## [PROBLEM DESCRIPTION]
Copy out again, word for word, the rows from the line containing "How far is the point" through the end of the rows, with both the starting line and the last line included.
# SUPPLIED MATERIAL start
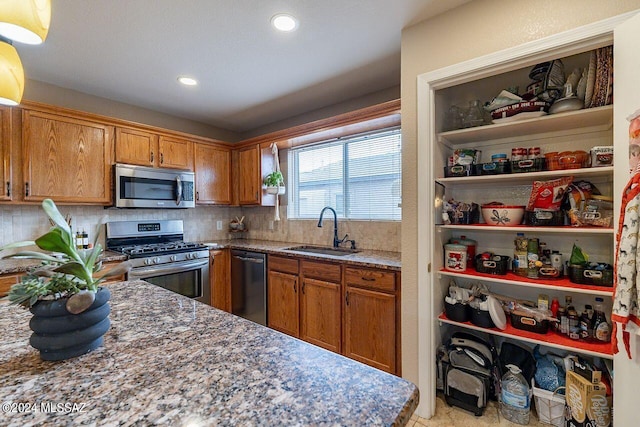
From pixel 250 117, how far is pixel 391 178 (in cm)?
199

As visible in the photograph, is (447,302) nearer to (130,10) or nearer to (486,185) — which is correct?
(486,185)

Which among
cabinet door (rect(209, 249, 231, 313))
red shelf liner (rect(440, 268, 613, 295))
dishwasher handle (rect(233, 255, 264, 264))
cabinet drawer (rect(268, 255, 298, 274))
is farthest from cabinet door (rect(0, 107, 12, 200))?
red shelf liner (rect(440, 268, 613, 295))

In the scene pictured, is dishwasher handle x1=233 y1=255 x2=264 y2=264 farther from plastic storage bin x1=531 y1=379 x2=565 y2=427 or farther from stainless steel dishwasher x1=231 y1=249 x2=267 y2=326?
plastic storage bin x1=531 y1=379 x2=565 y2=427

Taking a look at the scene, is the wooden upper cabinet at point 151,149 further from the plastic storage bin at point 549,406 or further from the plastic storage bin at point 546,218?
the plastic storage bin at point 549,406

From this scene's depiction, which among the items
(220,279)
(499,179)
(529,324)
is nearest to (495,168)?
(499,179)

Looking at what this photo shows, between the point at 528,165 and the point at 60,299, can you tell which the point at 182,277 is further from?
the point at 528,165

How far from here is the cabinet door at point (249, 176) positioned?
138 inches

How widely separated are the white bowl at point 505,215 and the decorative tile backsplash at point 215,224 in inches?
37.0

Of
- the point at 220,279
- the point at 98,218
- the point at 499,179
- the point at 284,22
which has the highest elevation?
the point at 284,22

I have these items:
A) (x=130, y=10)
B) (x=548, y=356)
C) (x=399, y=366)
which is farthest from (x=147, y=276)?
(x=548, y=356)

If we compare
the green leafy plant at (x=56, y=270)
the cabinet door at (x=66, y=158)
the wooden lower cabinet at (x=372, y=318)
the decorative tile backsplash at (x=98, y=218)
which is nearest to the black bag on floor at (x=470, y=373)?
the wooden lower cabinet at (x=372, y=318)

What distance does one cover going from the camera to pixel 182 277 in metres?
2.96

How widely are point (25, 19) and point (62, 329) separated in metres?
0.76

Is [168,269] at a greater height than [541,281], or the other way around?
[541,281]
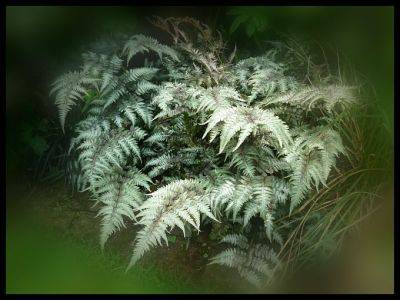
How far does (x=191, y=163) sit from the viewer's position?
166 centimetres

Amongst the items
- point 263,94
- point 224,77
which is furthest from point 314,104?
point 224,77

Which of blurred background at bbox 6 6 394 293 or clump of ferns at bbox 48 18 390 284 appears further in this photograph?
clump of ferns at bbox 48 18 390 284

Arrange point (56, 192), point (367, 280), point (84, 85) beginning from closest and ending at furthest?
1. point (367, 280)
2. point (56, 192)
3. point (84, 85)

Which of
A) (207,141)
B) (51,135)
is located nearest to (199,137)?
(207,141)

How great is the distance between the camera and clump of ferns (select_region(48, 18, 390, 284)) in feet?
4.89

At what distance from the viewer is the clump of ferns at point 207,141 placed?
1.49 meters

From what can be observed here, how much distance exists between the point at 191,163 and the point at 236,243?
355 millimetres

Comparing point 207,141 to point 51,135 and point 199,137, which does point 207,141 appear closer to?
point 199,137

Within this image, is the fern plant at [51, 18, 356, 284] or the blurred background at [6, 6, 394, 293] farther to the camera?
the fern plant at [51, 18, 356, 284]

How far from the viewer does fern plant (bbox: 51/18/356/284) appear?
1489 millimetres

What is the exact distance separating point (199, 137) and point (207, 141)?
0.04 metres

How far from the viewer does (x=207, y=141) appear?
5.65 feet

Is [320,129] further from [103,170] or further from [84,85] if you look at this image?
[84,85]

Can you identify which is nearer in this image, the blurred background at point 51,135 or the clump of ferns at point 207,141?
the blurred background at point 51,135
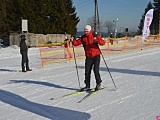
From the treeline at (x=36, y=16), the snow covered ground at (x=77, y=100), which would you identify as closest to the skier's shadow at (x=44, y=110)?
the snow covered ground at (x=77, y=100)

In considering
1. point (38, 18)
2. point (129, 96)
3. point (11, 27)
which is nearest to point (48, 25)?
point (38, 18)

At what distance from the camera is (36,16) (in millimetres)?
46719

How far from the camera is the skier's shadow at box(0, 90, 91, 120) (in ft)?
19.7

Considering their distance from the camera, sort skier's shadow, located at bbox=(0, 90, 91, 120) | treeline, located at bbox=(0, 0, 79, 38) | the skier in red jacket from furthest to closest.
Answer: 1. treeline, located at bbox=(0, 0, 79, 38)
2. the skier in red jacket
3. skier's shadow, located at bbox=(0, 90, 91, 120)

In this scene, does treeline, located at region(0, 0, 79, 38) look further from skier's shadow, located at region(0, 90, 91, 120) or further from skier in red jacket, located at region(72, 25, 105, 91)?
skier's shadow, located at region(0, 90, 91, 120)

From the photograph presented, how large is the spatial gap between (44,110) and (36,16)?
136 feet

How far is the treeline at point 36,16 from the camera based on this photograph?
151 ft

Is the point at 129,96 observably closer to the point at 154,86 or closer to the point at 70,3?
the point at 154,86

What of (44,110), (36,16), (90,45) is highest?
(36,16)

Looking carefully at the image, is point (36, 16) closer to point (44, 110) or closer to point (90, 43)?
point (90, 43)

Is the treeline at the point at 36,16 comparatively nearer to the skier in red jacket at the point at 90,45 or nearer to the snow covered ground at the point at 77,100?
the snow covered ground at the point at 77,100

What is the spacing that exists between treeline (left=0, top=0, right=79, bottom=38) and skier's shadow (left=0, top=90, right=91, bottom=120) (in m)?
38.2

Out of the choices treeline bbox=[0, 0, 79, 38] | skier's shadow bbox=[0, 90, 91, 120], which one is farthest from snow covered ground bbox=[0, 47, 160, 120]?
treeline bbox=[0, 0, 79, 38]

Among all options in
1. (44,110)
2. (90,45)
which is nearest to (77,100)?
(44,110)
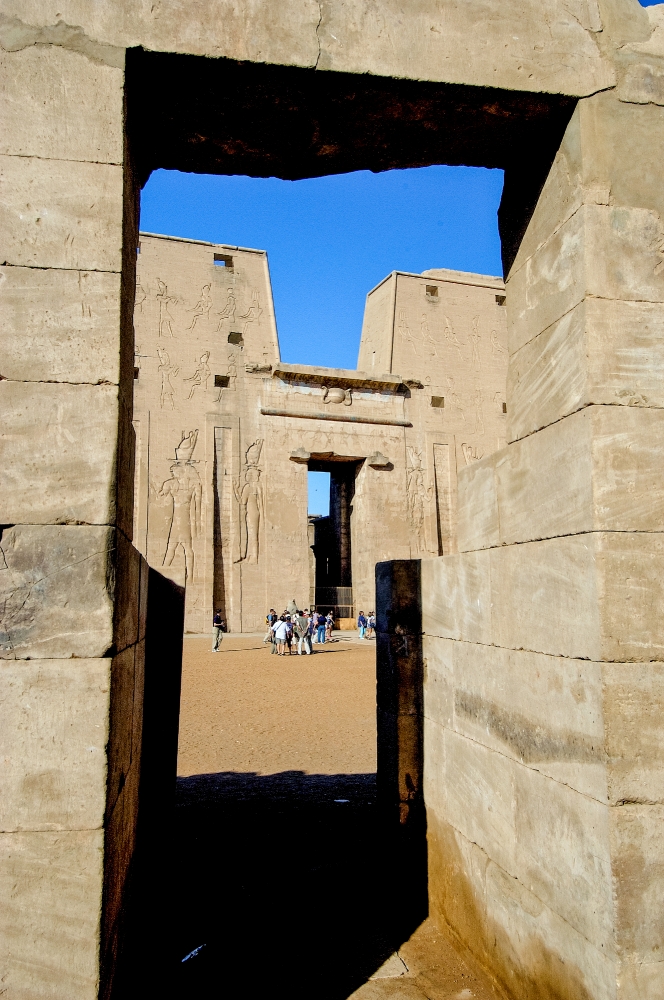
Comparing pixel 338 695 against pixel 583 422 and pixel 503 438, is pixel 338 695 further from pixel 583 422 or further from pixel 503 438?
pixel 503 438

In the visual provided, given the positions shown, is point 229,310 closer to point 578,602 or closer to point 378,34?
point 378,34

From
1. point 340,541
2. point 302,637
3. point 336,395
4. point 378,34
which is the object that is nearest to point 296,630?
point 302,637

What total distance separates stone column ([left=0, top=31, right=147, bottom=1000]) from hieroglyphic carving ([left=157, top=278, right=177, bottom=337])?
1740 centimetres

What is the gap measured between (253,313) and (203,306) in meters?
1.40

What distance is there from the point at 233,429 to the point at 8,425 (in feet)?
56.2

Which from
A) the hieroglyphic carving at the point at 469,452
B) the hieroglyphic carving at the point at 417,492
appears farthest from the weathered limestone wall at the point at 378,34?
the hieroglyphic carving at the point at 469,452

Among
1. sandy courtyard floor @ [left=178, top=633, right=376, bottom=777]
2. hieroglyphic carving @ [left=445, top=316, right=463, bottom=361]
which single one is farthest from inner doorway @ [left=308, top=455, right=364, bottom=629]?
sandy courtyard floor @ [left=178, top=633, right=376, bottom=777]

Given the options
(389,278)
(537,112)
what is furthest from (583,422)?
(389,278)

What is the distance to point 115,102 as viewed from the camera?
7.80ft

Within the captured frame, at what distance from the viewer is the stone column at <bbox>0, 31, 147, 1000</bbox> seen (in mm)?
1997

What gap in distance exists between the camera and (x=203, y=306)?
19.4m

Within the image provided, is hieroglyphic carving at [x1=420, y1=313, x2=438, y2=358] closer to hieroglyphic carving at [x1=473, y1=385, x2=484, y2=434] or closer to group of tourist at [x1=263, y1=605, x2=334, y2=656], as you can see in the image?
hieroglyphic carving at [x1=473, y1=385, x2=484, y2=434]

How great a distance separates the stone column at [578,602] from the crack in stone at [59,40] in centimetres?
170

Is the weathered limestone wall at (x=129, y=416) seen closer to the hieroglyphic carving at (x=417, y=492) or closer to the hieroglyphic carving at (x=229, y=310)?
the hieroglyphic carving at (x=229, y=310)
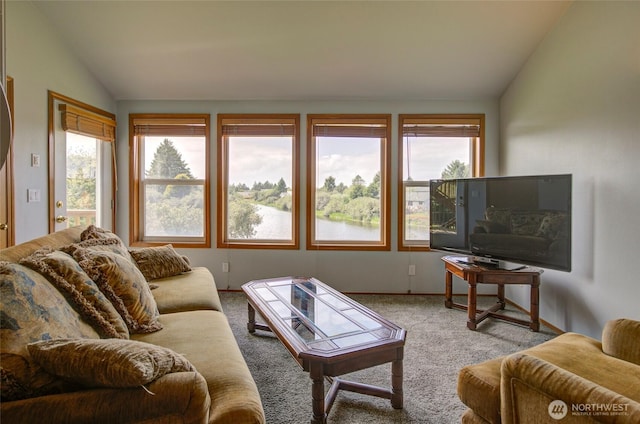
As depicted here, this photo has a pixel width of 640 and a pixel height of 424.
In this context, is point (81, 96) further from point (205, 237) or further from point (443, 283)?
point (443, 283)

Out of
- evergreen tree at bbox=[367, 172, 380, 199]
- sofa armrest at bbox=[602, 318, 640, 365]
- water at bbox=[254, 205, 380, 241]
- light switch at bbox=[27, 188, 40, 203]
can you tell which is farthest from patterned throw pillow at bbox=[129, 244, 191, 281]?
sofa armrest at bbox=[602, 318, 640, 365]

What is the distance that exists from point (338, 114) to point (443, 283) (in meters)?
2.27

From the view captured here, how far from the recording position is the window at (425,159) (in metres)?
3.96

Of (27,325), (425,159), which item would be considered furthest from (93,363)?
(425,159)

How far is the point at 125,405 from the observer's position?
3.43 feet

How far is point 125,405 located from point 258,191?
10.5ft

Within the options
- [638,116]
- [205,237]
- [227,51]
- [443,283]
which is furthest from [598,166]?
[205,237]

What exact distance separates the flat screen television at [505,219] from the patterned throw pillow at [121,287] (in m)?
2.77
# SUPPLIED MATERIAL end
## [FINAL RESULT]
How far is the point at 125,405 from the observer's position?
3.43 feet

How far is point 125,405 located from point 258,191?
10.5ft

Within the options
- [638,116]
- [205,237]
- [227,51]
- [443,283]
which is furthest from [598,166]?
[205,237]

What exact distance separates the flat screen television at [505,219] from the patterned throw pillow at [121,287] (in m)?
2.77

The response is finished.